◆ **Instructions to follow**:
With pictures excluded, copy word for word the lines in the data below from the line containing "愛品館八千代店】AQUA 2019年製 4.5kg" through the line containing "Filtro de Aceite Kawasaki Vulcan - Imagen 2".

◆ **Data**:
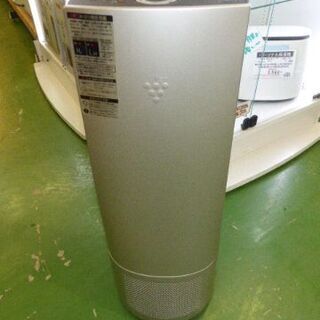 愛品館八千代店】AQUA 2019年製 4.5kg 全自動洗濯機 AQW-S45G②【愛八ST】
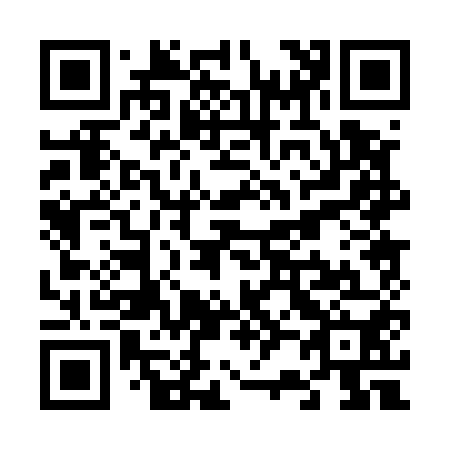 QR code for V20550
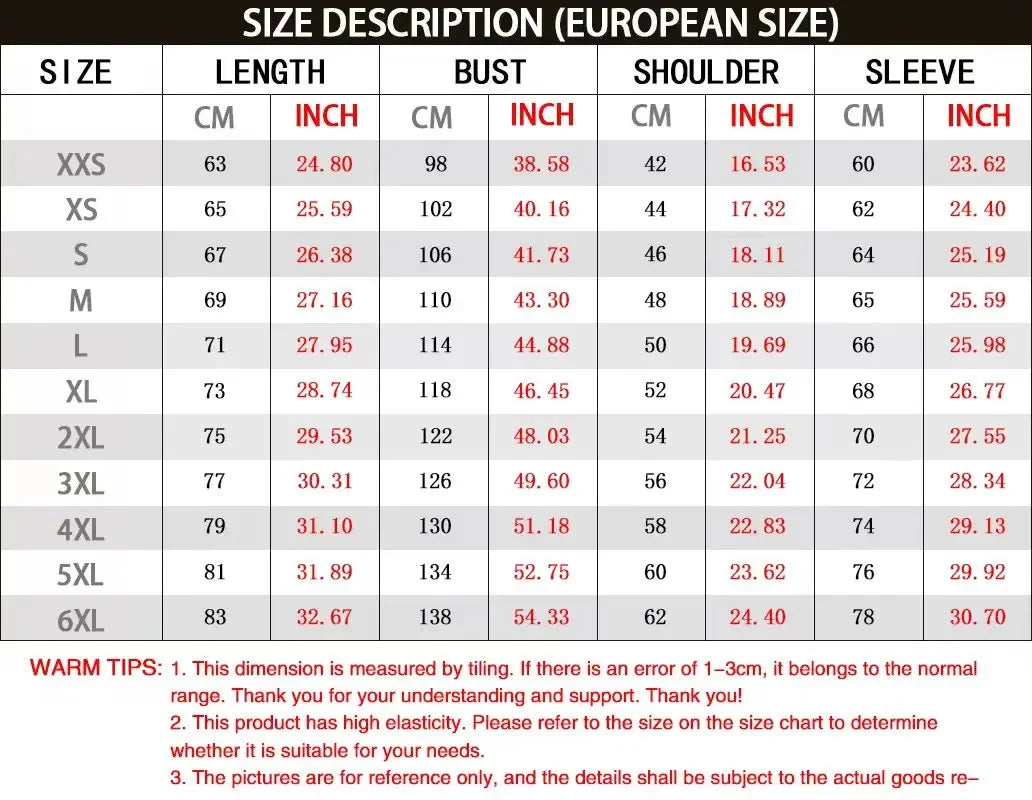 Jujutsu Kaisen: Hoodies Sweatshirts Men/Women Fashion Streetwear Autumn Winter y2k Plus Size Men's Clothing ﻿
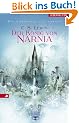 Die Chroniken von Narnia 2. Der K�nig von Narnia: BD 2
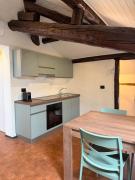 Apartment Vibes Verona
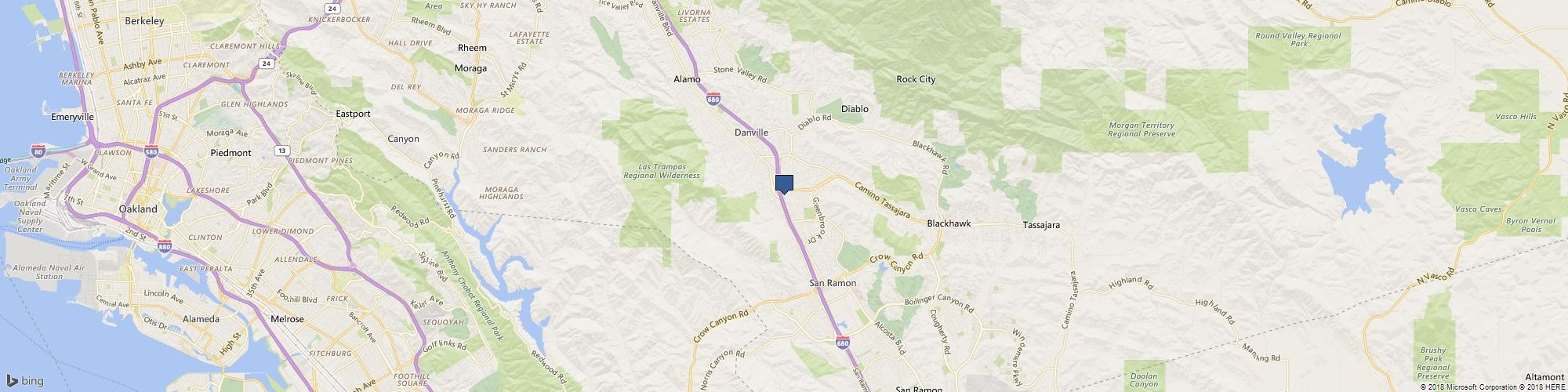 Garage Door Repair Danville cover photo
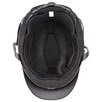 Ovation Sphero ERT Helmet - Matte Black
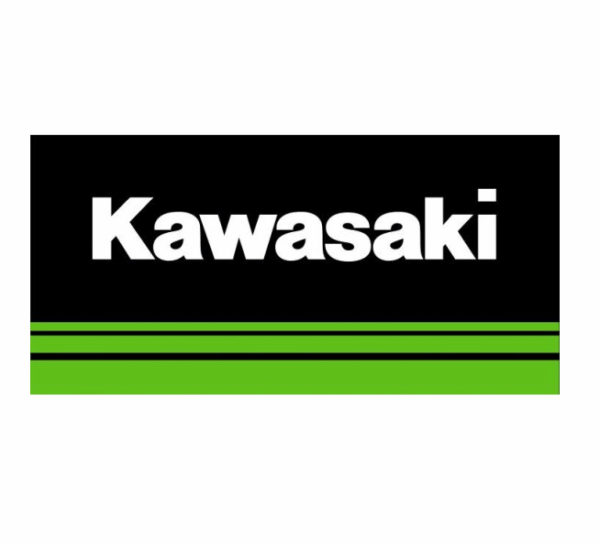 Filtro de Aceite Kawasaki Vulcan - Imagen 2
==
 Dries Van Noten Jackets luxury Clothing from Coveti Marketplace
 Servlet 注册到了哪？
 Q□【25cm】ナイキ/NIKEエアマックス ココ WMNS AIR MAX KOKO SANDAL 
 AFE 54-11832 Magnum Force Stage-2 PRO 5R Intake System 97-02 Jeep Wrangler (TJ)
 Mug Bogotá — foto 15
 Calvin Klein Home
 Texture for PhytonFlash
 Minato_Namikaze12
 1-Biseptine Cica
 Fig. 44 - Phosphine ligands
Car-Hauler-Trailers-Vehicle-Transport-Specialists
...
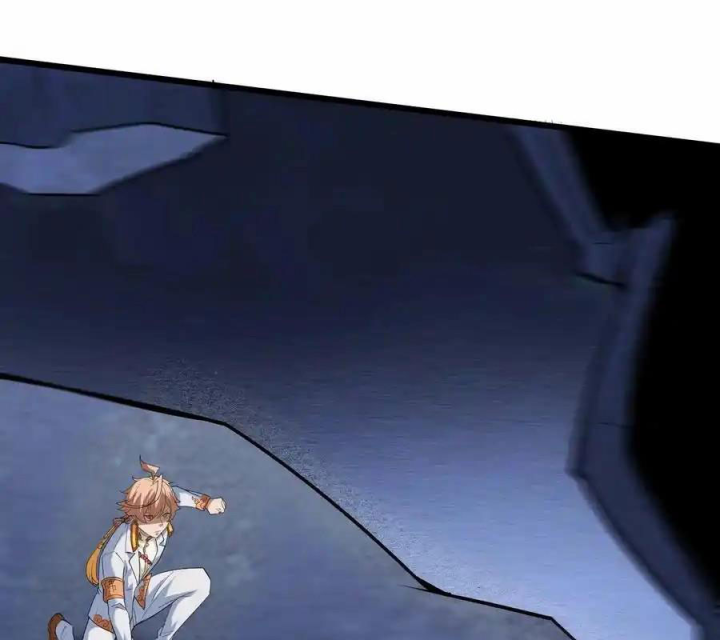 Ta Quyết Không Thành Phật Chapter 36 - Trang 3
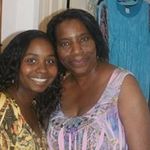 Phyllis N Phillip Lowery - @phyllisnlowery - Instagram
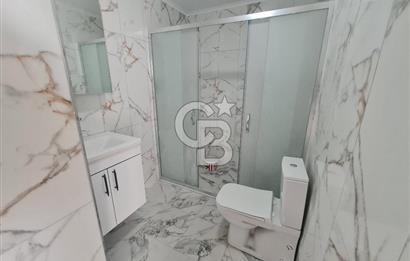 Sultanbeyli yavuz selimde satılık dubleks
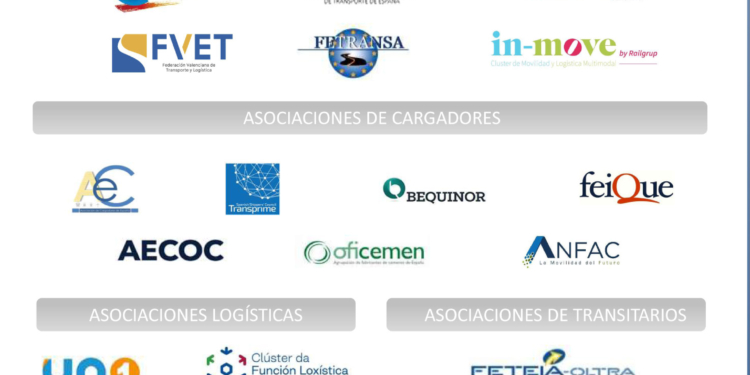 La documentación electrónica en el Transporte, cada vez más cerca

◆ **Result of the task**:
 愛品館八千代店】AQUA 2019年製 4.5kg 全自動洗濯機 AQW-S45G②【愛八ST】
 QR code for V20550
 Jujutsu Kaisen: Hoodies Sweatshirts Men/Women Fashion Streetwear Autumn Winter y2k Plus Size Men's Clothing ﻿
 Die Chroniken von Narnia 2. Der K�nig von Narnia: BD 2
 Apartment Vibes Verona
 Garage Door Repair Danville cover photo
 Ovation Sphero ERT Helmet - Matte Black
 Filtro de Aceite Kawasaki Vulcan - Imagen 2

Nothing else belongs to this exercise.